In the case of global warming and in particular the notion of climate change being man made, most advocates would have you believe this is as factual as evolution itself. The only problem being there is actually is quite of bit of evidence to contradict it. It's not that there hasn't been a trend towards global warming, the planet has always had periods of warming and cooling, it's that the idea that this current phase of warming is man made is some type of indisputable fact that makes such claims actually more an example of anti-science than anything. Science does not advance by consensus, i.e., by what "most scientists" believe to be true or factual, but rather it advances by evidence that either supports or contradicts the given hypothesis. To argue that it must be true because that's what most scientists believe, is actually as unscientific a statement as can possibly be made. Being a "scientist" does not mean that every word that comes out of your mouth is gospel. Scientists are, after all, humans first, and scientists second, or possible third or fourth. Computer models that project what is "possible" in the future are largely dependent on the data you put into them and what you chose to put into it can often reflect your biases or be subject to flaws in methodology. And scientists, just like any other group of humans, have their own blindspots, as well as their own personal and political agendas.
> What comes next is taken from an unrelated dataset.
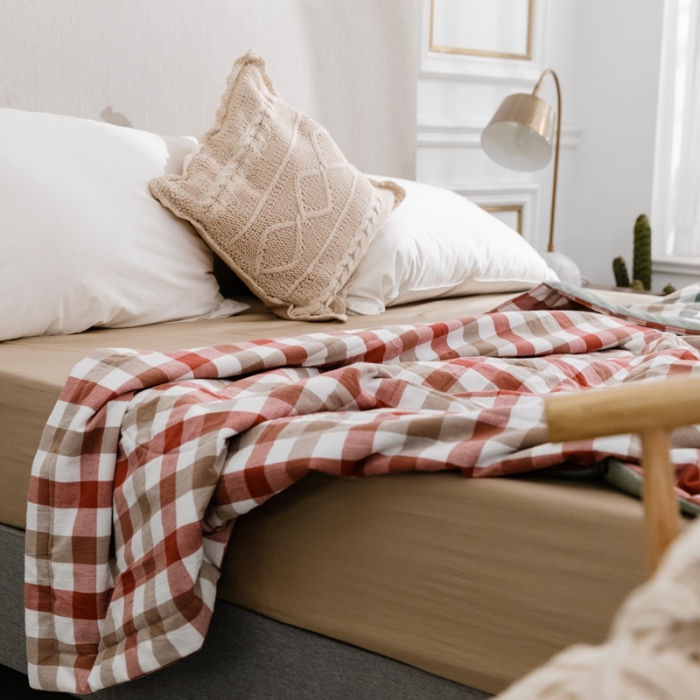 91家纺网 家纺一手货源 找家纺 安莱生活 2021新款双拼小格细条中格夏被 七彩红+七彩绿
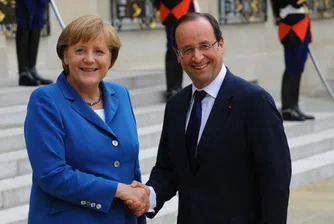 Меркел и Оланд насърчиха Гърция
No one is immune to it, whether you believe in climate change or are a "denier".
In any event, my larger point here is not whether global warming is man made or likely to lead us to perdition or not, rather it's with the somewhat abrupt manner in which the author tosses aside everything he advocates up to this very last chapter, i.e, that we gather information, educate ourselves and sort through it with a System 2 mindset, and not jump to conclusions based on "instincts" which were more suited to an earlier time and place in our history. And yet, how quickly we humans revert to form.
I suppose this is somewhat understandable. We humans have always thought ourselves the center of the universe, whether it pertained to the Sun, the stars and the planets revolving around us vs. the other way around, or our own particular tribe being "God's people", as almost every religious sect seems to believe to be true somewhere deep inside. The current hypothesis that we can also change the climate is most likely just another iteration of this phenomena, but I'll try to be consistent to my own statements here and wait until the evidence is actually in.
8 of 10 people found the following review helpful.
WHERE WILL THE NOVEMBER VOTE TAKE US?
By Robert Huddleston
I’m well into the book. Of course it is hard going but equally so is the state of our politics. Meanwhile my local newspaper opined along the same line: Eight of ten voters are “essentially close-minded, unreasonable and irrational.” We know, and can tolerate, half of eligible voters not voting. But with eighty percent voters being essentially ill-informed and irrational the results of the coming November election can produce, at best, an incompetent chief executive and dangerous commander in chief. Perhaps a reading of POLITICAL ANIMALS will lead enough voters into the 20% bracket increasing it, hopefully, to 50% of voters that are “open-minded, reasonable, rational and informed.” Test yourself: Where do you fall?